* [Problem requirements]
Please set down exactly the lines of the listing below from the line containing "D. 1999 年我国成立的四家金融资产管理公司分别是信达资产管理公司、长城资产管理公司、东方资产管理公司和华融资产管理公司" through the line containing "3.2007 年 1 月召开的全国金融工作会议，关于政策性银行改革的决定有（C）。", both lines included, leaving out all other lines.

* [Dataset content]
━━━
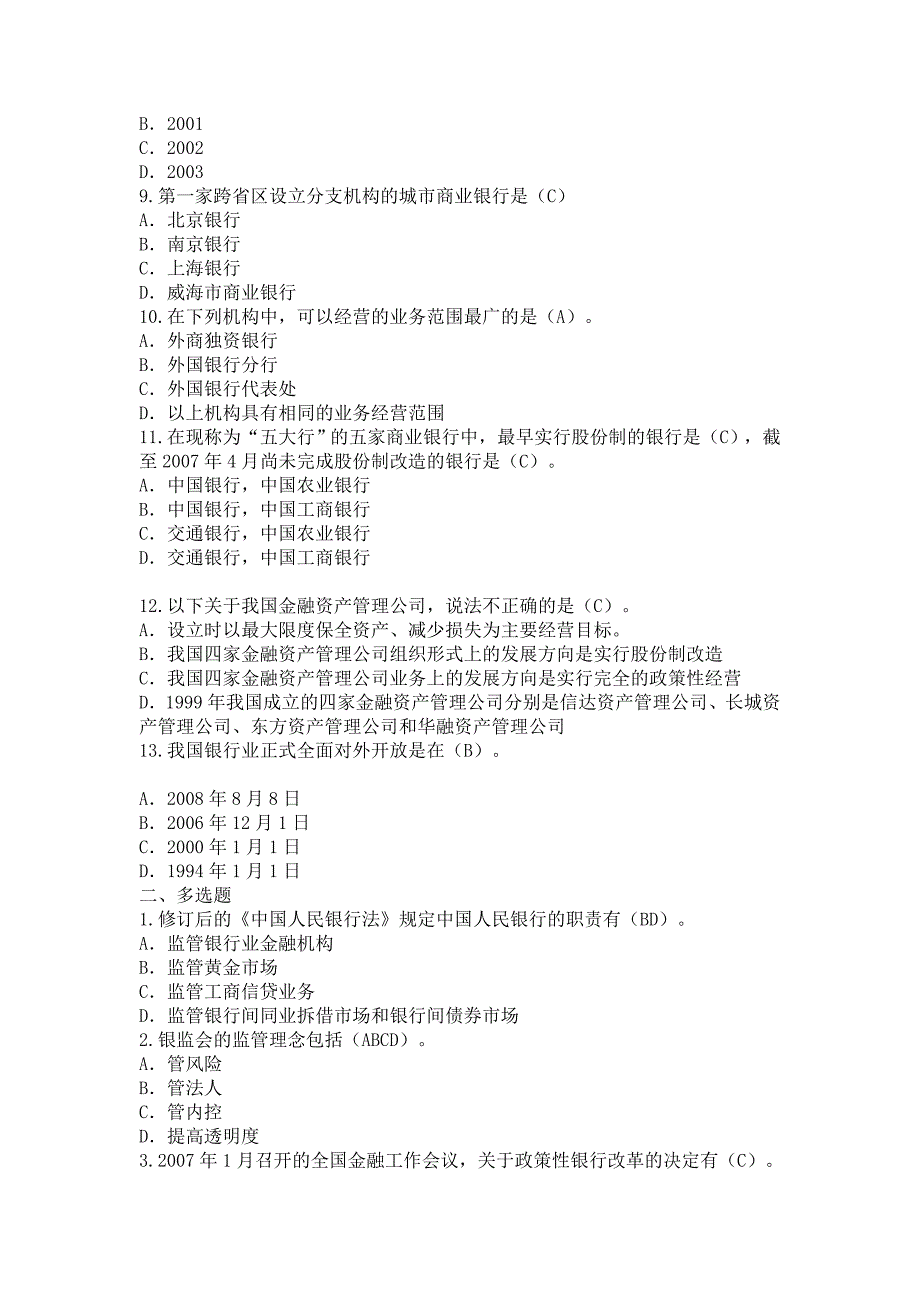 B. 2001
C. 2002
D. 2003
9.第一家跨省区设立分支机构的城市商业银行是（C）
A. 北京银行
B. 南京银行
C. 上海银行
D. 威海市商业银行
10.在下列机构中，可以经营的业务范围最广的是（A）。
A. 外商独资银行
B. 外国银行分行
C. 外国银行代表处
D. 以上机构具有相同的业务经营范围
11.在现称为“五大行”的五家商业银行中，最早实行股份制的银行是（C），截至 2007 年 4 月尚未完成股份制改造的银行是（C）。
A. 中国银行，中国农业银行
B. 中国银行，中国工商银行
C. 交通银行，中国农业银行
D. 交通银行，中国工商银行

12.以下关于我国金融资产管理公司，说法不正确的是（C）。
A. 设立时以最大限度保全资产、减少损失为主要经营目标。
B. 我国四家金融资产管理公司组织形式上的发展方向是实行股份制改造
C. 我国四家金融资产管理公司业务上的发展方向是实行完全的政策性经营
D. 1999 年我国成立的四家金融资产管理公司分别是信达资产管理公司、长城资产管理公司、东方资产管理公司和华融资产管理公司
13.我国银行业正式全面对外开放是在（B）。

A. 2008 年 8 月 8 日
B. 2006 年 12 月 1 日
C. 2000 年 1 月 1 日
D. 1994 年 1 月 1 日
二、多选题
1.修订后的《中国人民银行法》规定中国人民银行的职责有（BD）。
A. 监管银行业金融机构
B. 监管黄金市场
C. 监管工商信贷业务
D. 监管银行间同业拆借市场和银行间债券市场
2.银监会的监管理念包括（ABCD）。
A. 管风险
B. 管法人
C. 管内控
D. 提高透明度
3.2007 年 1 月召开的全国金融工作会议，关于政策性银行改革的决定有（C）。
━━━
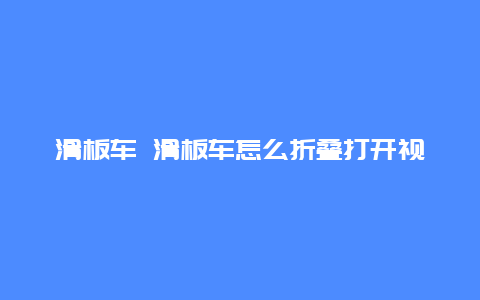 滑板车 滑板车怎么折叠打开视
━━━
* [Answer below]
D. 1999 年我国成立的四家金融资产管理公司分别是信达资产管理公司、长城资产管理公司、东方资产管理公司和华融资产管理公司
13.我国银行业正式全面对外开放是在（B）。

A. 2008 年 8 月 8 日
B. 2006 年 12 月 1 日
C. 2000 年 1 月 1 日
D. 1994 年 1 月 1 日
二、多选题
1.修订后的《中国人民银行法》规定中国人民银行的职责有（BD）。
A. 监管银行业金融机构
B. 监管黄金市场
C. 监管工商信贷业务
D. 监管银行间同业拆借市场和银行间债券市场
2.银监会的监管理念包括（ABCD）。
A. 管风险
B. 管法人
C. 管内控
D. 提高透明度
3.2007 年 1 月召开的全国金融工作会议，关于政策性银行改革的决定有（C）。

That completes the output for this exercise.